Au moins une fois par mois, je suis surpris par la longue liste de raisons que les organisations invoquent pour ne pas avoir de conversation élémentaire sur qui fait quoi.
Les équipes qui réussissent disent : nous n’avons pas besoin de cette conversation, notre tableau de bord est au vert. Les équipes en difficulté disent : nous n’avons pas le temps pour cette conversation, notre tableau de bord est au rouge. Les petites structures disent : nous sommes totalement fluides et intuitifs, inutile d’expliciter quoi que ce soit. Les entreprises familiales disent : ces conversations font très corporate, ici nous sommes une famille. Et les grands groupes ou les administrations disent : nous avons déjà tellement parlé de fiches de poste et de grilles salariales que nous en sommes simplement lassés.
Au fond, je crois que ce sont autant de prétextes pour éviter les questions difficiles : est-ce que ce que je fais correspond à ce que je suis censé faire ? Est-ce que la manière dont je le fais vous convient ? Êtes-vous d’accord avec la façon dont j’occupe mon temps ? À un niveau profondément humain, ce sont des conversations qui demandent du courage.
Vous utilisez souvent une analogie sportive : la « composition d’équipe ». Vous pouvez l’expliquer ?
Au football, la composition d’équipe, c’est tout. Elle dit qui est où, ce qu’on attend de vous et à quel niveau. Vous vous entraînez dans votre rôle cinq ou six jours par semaine. Si vous agissez d’une manière qui ne correspond pas aux responsabilités convenues, vous recevez un retour immédiat. Les limites sont parfaitement nettes, et le vestiaire est un espace sûr où joueurs et entraîneurs se disent simplement la vérité sur la performance des uns et des autres, et sur le fait que chacun soit ou non à la hauteur des attentes.

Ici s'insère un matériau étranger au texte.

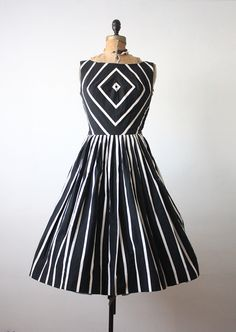 1950's dress - geometric chevron 50s dress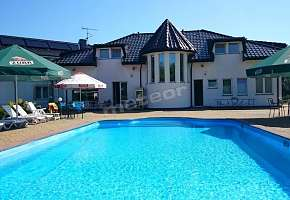 Brydar with Sauna, Swimming Pool and Jacuzzi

Comparez maintenant avec la plupart des organisations. Il n’y a pas de temps pour s’entraîner dans son rôle. Tout le monde est en permanence sur le pont. La plupart des réunions et des sessions de travail portent sur l’avancement des projets - pas sur les raisons pour lesquelles nous organisons le travail comme nous le faisons. Une ou deux fois par an, peut-être, se tient un entretien d’évaluation, centré surtout sur les résultats et les erreurs passées. Pas très efficace.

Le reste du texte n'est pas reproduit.